Tessin: Die Sonnenstube der Schweiz


TRAVEL
Text — Jasmin Kreulitsch



Stellt man sich die Schweiz im Winter vor, hat man automatisch verschneite Berggipfel und weiß überzuckerte Täler vor Augen. Doch passiert man mit dem Zug den neuen Gotthard-Tunnel, lässt man in der italienischen Schweiz den Winter hinter sich: Das Klima im Tessin ist so mild, dass man fast das Mittelmeer rauschen hören kann. Und mit ein bisschen Glück sieht man sogar Palmen unter Schnee.

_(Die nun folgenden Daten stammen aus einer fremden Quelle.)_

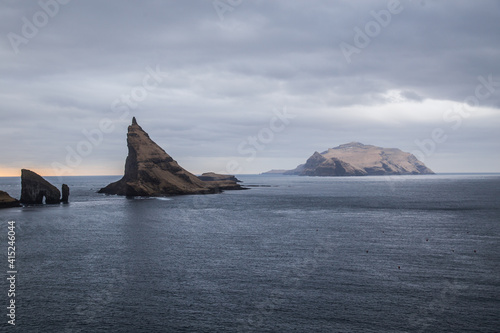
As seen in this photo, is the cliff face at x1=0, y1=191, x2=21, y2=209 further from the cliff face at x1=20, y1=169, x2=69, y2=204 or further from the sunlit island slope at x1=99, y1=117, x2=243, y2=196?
the sunlit island slope at x1=99, y1=117, x2=243, y2=196

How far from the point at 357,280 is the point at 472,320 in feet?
36.4

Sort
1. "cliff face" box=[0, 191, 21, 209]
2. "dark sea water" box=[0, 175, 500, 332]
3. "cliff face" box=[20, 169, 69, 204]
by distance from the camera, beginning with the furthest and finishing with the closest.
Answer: "cliff face" box=[20, 169, 69, 204] → "cliff face" box=[0, 191, 21, 209] → "dark sea water" box=[0, 175, 500, 332]

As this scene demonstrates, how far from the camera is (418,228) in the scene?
237 ft

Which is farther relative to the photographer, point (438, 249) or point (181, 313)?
point (438, 249)

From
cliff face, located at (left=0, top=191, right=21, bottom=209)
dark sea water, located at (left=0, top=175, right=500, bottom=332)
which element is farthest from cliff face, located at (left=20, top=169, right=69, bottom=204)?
dark sea water, located at (left=0, top=175, right=500, bottom=332)

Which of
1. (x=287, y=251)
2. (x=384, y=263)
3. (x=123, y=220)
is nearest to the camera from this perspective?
(x=384, y=263)

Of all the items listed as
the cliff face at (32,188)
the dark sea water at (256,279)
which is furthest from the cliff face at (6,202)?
the dark sea water at (256,279)

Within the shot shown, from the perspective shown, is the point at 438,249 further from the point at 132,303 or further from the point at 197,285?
the point at 132,303

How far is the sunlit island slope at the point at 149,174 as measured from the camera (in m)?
160

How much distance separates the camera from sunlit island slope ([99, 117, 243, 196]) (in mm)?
160500

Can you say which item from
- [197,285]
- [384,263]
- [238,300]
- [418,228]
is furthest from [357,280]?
[418,228]

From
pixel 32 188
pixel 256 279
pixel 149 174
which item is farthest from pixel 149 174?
pixel 256 279

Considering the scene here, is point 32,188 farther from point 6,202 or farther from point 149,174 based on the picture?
point 149,174

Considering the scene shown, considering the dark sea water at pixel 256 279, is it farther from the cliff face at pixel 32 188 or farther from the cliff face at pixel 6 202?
the cliff face at pixel 32 188
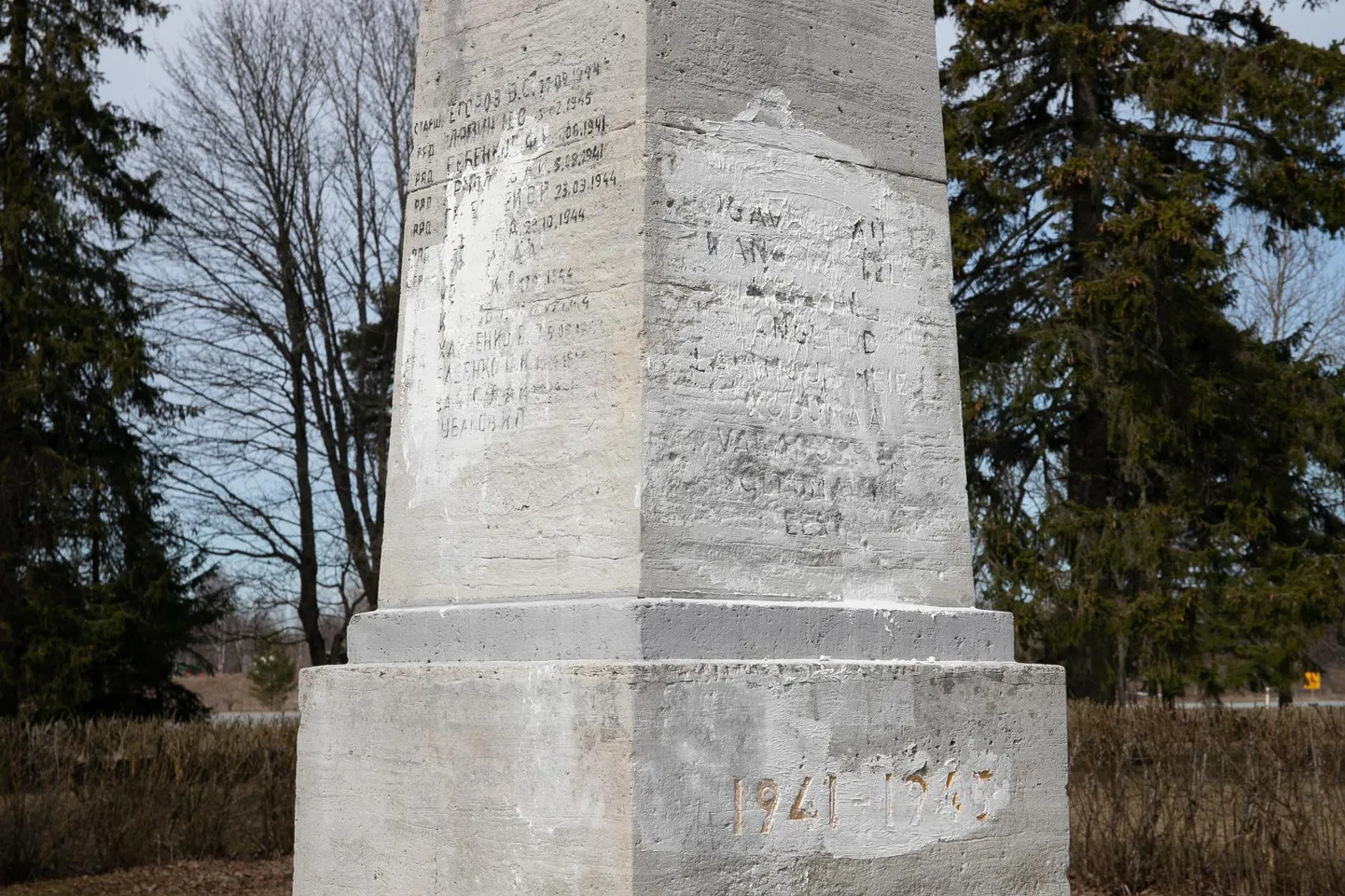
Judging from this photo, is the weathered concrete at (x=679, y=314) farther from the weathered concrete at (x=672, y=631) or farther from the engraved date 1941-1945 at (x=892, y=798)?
the engraved date 1941-1945 at (x=892, y=798)

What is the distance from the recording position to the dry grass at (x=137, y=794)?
11008 millimetres

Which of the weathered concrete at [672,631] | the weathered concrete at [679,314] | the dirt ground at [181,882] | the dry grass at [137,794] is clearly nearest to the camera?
the weathered concrete at [672,631]

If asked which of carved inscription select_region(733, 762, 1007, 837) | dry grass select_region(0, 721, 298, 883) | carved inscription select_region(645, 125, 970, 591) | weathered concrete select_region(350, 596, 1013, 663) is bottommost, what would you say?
dry grass select_region(0, 721, 298, 883)

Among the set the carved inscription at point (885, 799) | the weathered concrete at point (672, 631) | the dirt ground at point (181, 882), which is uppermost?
the weathered concrete at point (672, 631)

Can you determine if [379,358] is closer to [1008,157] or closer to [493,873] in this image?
[1008,157]

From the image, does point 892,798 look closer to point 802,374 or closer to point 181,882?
point 802,374

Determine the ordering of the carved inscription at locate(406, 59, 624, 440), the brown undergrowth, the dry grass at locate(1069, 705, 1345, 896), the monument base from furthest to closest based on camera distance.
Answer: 1. the brown undergrowth
2. the dry grass at locate(1069, 705, 1345, 896)
3. the carved inscription at locate(406, 59, 624, 440)
4. the monument base

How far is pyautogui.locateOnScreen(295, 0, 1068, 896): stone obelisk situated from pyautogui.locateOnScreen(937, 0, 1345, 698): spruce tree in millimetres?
12161

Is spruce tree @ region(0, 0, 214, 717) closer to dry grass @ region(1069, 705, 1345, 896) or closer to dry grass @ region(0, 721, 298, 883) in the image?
dry grass @ region(0, 721, 298, 883)

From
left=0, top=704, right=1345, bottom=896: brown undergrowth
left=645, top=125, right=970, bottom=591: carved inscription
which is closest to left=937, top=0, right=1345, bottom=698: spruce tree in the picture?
left=0, top=704, right=1345, bottom=896: brown undergrowth

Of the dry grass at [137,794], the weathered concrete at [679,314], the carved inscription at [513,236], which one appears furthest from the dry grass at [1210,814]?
the dry grass at [137,794]

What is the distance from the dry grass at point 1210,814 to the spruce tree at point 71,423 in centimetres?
1137

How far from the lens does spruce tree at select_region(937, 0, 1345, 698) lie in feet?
53.1

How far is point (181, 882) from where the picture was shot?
10727 mm
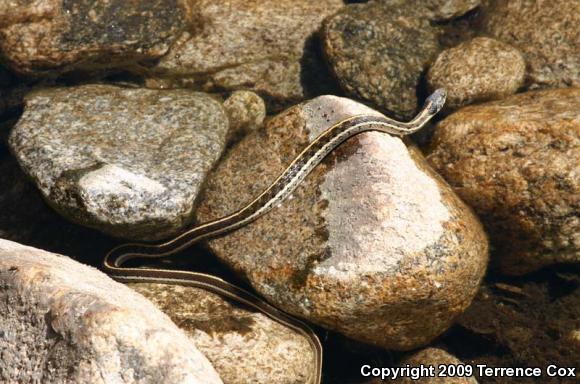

"Das Land ist wunderbar reich und schön, und vom Alpinen bis ganz Südlichen ist alles da", schrieb Hermann Hesse über das Tessin. Er musste es wissen: 1907 kam er eher zufällig in die italienische Schweiz, danach kam er immer wieder, zog letztlich her und blieb Wahl-Tessiner bis zu seine Tod 1962. Das Alpine und das Südliche, genau das ist es, was die Region ausmacht. Die Grenze lässt sich hier ganz einfach ziehen: Kommt man mit dem ÖBB Nightjet  von Wien, Salzburg oder Innsbruck in Zürich an, dauert es nur 2 Stunden 8 Minuten, bis man das Tessin erreicht. Schon vorher staunt man über den Wechsel des Klimas und der Landschaften, eben jener Grenze des Alpinen und Südlichen: Nach 17 Jahren Bauzeit saust man seit Dezember 2016 durch den neuen Gotthard-Tunnel gen Süden, dem längsten Eisenbahntunnel der Welt. Kommt man nach 57 Kilometern im Tessin an, ist die Landschaft eine andere und man staunt über einen leuchtenderen Himmel, mildere Temperaturen und die ersten Palmen, die man erspäht, während der Zug weiter in Richtung Locarno tuckert.  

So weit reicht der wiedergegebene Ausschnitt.